A Single-User License Agreement
Forms often prohibit users from reversing engineering. It can also make it difficult to develop third-party software that interagulates with the licensed software, increasing the value of the vendor`s solutions by reducing customer choice. In the United States, the provisions of the EULA may prejudge self-engineering rights that are implied by fair dealing, for example. B Bowers v. Baystate Technologies. The question of whether shrinking film licenses are legally binding differs from jurisdiction to jurisdiction, although the majority of jurisdictions find such licenses enforceable. These include the disagreement between two U.S. jurisdictions in Klocek v. Gateway and Brower v. Gateway. In both cases, it was a welded license document provided by the online provider of a computer system.

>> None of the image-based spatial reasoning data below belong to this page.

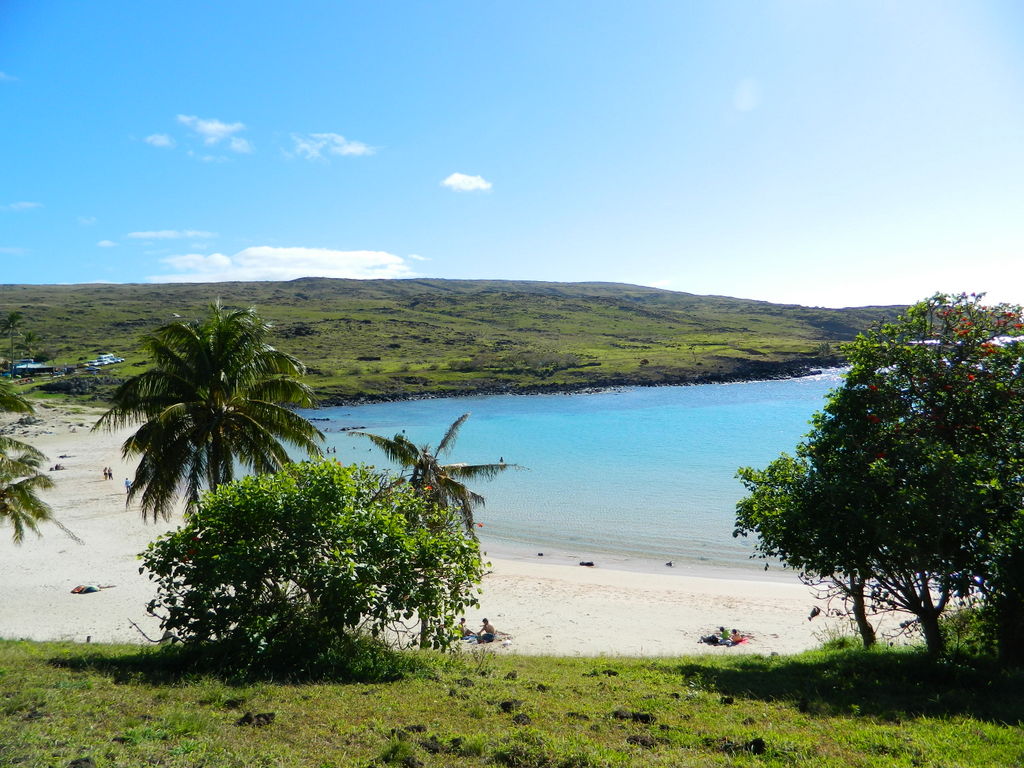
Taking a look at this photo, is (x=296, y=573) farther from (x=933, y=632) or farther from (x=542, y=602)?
(x=542, y=602)

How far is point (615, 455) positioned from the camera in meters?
60.7

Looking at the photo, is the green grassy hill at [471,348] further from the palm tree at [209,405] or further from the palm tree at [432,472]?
the palm tree at [209,405]

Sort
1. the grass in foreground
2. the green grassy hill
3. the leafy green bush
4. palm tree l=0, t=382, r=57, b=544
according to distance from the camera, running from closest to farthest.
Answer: the grass in foreground < the leafy green bush < palm tree l=0, t=382, r=57, b=544 < the green grassy hill

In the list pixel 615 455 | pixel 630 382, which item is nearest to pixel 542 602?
pixel 615 455

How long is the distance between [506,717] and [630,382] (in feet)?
388

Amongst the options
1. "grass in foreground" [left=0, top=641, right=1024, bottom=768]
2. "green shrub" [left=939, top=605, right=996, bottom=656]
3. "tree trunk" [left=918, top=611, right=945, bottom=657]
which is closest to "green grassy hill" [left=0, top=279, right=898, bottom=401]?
"grass in foreground" [left=0, top=641, right=1024, bottom=768]

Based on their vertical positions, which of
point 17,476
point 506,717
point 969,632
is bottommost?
point 17,476

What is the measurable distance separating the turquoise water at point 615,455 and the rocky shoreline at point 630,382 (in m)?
3.55

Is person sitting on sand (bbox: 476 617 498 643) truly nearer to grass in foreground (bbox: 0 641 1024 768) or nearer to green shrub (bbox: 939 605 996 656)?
grass in foreground (bbox: 0 641 1024 768)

The terms of the welding license were not specified at the time of purchase, but were attached to the product shipped as a printed document. The license required the customer to return the product within a limited time if the license has not been concluded. In Brower, the New York State Court of Appeals ruled that the terms of the welded license document were enforceable, as the customer`s commitment not to return the goods within the 30 days indicated in the document was obvious. The U.S. District Court of Kansas in Klocek ruled that the sales contract was entered into at the time of the transaction and that the additional terms sent contained in a document similar to Brower`s did not constitute a contract, since the customer had never given their consent when the sales contract was concluded. A frequent criticism of end-user licensing agreements is that they are often far too long for users to have time to read them in depth. As of March 2012, the end-user PayPal license agreement was 36,275 words and by May 2011, the iTunes agreement was 56 pages long.  The message sources that reported these results stated that the vast majority of users do not read documents because of their length. In an article recently published by Kevin Litman-Navarro for the New York Times entitled We Read 150 Privacy Policies. They were an incomprehensible disaster, the complexity of 150 terms of popular sites like Facebook, Airbnb, etc., was analyzed and understood. As a result, for example, the majority of bachelor`s degrees require a university degree or higher: ”To succeed in university, people must understand texts with a score of 1300.